Hello Tom,
12.01.2024 00:43, Tom Lane wrote:
> Robert Haas <robertmhaas@gmail.com> writes:
>> On Wed, Jan 10, 2024 at 10:00 PM Alexander Lakhin <exclusion@gmail.com> wrote:
>>> I was discouraged by that vast distance and implicit buffer usage too, but
>>> I found no other feasible way to fix it. On the other hand, 75e03eabe and
>>> Andres's words upthread made me believe that it's an acceptable solution.
>> I agree that it's potentially acceptable. I just wonder if Tom or
>> someone else is going to want to propose a bigger change to avoid some
>> of this messiness. I don't know what that would look like, though.

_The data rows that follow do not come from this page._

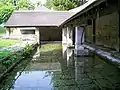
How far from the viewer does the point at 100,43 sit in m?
17.8

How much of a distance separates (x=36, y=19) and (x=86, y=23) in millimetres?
19078

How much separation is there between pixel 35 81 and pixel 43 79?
42 cm

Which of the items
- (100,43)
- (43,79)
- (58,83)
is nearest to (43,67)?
(43,79)

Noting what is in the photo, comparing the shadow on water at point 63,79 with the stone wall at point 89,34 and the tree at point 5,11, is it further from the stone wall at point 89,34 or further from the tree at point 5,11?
the tree at point 5,11

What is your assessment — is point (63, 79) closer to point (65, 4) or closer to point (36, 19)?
point (36, 19)

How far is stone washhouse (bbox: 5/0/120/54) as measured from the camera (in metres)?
6.35

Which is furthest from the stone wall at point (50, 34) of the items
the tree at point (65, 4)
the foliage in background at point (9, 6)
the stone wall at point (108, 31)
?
the foliage in background at point (9, 6)

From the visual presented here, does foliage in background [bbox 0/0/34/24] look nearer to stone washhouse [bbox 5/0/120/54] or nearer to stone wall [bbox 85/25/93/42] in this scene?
stone washhouse [bbox 5/0/120/54]

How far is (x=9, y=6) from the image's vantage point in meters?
50.2

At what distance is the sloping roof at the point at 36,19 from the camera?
27250 millimetres

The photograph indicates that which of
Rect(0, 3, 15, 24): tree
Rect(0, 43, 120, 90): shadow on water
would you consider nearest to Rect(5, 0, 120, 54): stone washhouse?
Rect(0, 43, 120, 90): shadow on water

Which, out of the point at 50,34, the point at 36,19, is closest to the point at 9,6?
the point at 50,34

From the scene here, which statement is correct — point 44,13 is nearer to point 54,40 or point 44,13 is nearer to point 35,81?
point 54,40

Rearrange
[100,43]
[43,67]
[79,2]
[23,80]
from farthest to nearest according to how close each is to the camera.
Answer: [79,2], [100,43], [43,67], [23,80]
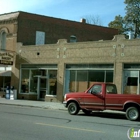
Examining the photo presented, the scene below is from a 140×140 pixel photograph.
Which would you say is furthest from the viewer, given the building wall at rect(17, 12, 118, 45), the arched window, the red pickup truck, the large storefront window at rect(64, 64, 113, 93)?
the arched window

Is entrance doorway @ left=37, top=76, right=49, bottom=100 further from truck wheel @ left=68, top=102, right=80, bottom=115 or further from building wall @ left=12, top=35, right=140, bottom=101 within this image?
truck wheel @ left=68, top=102, right=80, bottom=115

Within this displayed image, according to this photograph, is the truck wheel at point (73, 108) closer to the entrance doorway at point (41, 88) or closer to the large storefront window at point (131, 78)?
the large storefront window at point (131, 78)

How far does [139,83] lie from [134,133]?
1147cm

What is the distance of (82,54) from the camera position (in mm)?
24859

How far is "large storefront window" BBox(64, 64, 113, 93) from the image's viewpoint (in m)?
23.6

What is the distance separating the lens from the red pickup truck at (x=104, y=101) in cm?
1487

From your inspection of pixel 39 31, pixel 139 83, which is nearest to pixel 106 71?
pixel 139 83

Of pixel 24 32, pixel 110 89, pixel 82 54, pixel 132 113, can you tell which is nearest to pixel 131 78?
pixel 82 54

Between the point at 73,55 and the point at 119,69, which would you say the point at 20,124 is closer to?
the point at 119,69

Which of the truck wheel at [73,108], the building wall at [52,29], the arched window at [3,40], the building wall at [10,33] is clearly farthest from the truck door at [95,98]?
the arched window at [3,40]

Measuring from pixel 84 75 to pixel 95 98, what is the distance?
8.90 meters

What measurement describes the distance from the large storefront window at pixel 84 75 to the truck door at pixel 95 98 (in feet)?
23.7

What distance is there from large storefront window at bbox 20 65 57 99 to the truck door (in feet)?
36.0

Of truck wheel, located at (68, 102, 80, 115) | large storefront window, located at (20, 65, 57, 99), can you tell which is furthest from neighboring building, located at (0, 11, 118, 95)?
truck wheel, located at (68, 102, 80, 115)
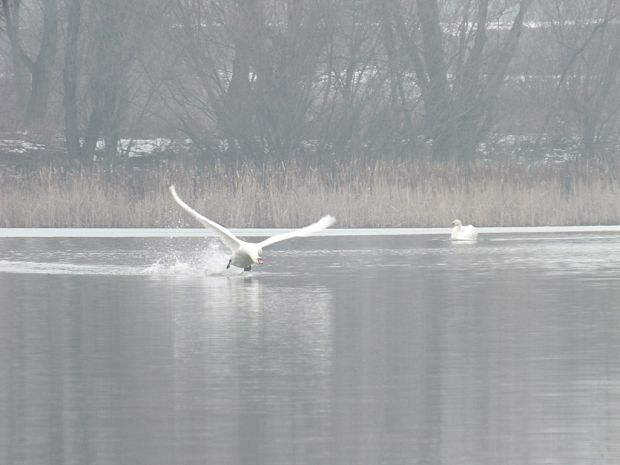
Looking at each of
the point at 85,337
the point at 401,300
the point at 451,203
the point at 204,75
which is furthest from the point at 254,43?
the point at 85,337

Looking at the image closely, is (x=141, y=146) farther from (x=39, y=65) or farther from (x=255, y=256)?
(x=255, y=256)

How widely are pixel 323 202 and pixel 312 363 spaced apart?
67.3 ft

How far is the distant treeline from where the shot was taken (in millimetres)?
42594

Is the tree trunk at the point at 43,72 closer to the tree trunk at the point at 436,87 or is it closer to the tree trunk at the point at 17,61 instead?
the tree trunk at the point at 17,61

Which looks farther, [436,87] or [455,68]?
[455,68]

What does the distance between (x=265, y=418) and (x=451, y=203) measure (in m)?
23.9

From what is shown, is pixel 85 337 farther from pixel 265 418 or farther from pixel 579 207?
pixel 579 207

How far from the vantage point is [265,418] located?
31.7ft

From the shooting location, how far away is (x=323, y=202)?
32.7m

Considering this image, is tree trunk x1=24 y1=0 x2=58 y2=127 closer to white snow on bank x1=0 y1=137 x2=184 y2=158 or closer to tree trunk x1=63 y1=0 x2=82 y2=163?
tree trunk x1=63 y1=0 x2=82 y2=163

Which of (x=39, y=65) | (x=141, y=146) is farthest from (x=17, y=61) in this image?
(x=141, y=146)

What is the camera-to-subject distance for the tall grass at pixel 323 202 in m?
32.6

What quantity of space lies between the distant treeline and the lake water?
782 inches

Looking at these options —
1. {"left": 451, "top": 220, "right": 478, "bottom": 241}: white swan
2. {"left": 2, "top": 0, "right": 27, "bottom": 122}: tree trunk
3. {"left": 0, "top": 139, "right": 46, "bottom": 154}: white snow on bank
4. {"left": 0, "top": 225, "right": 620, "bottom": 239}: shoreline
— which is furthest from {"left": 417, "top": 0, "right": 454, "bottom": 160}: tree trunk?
{"left": 451, "top": 220, "right": 478, "bottom": 241}: white swan
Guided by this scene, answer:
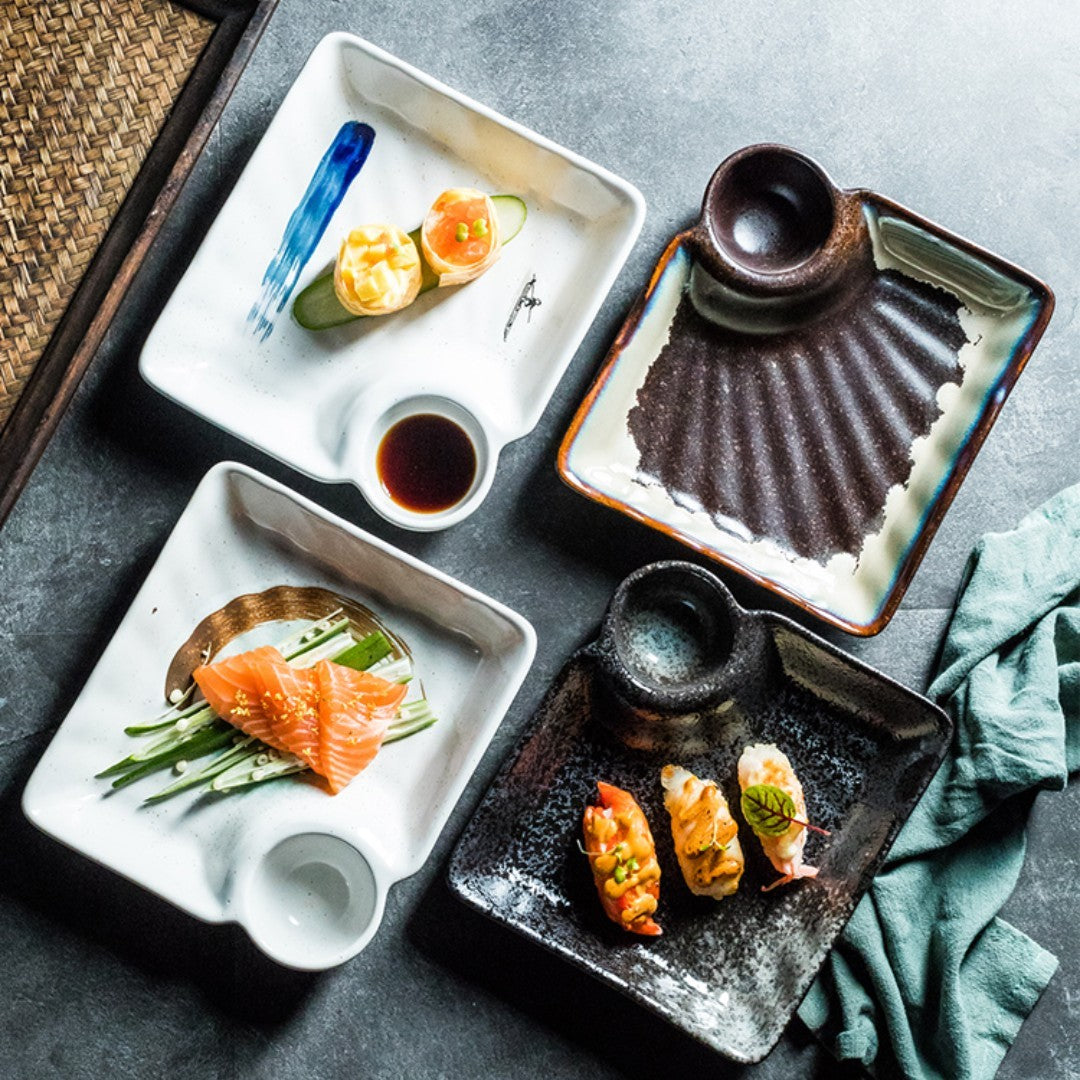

> I'm still feeling itchy about it. Maybe the problem could be fixed
> better if we didn't re-use slots with such abandon in this code,
> but I don't have a concrete proposal. Also, that'd likely be a
> nontrivial rewrite bringing its own possibilities of adding bugs.
I'm not too excited by this approach either, but maybe it's the only
solution which can be implemented for now.
I have rechecked other ExecGetUpdateNewTuple() calls and confirmed that all
of these materialize newslot returned.
Namely,
1) ExecCrossPartitionUpdate() called by ExecUpdateAct(), where in case of a
retry we have:
/* ensure slot is independent, consider e.g. EPQ */
ExecMaterializeSlot(slot);
2) ExecModifyTable() passes the slot returned to ExecUpdate(), which begins
with a call to ExecUpdatePrologue(), which materializes the slot.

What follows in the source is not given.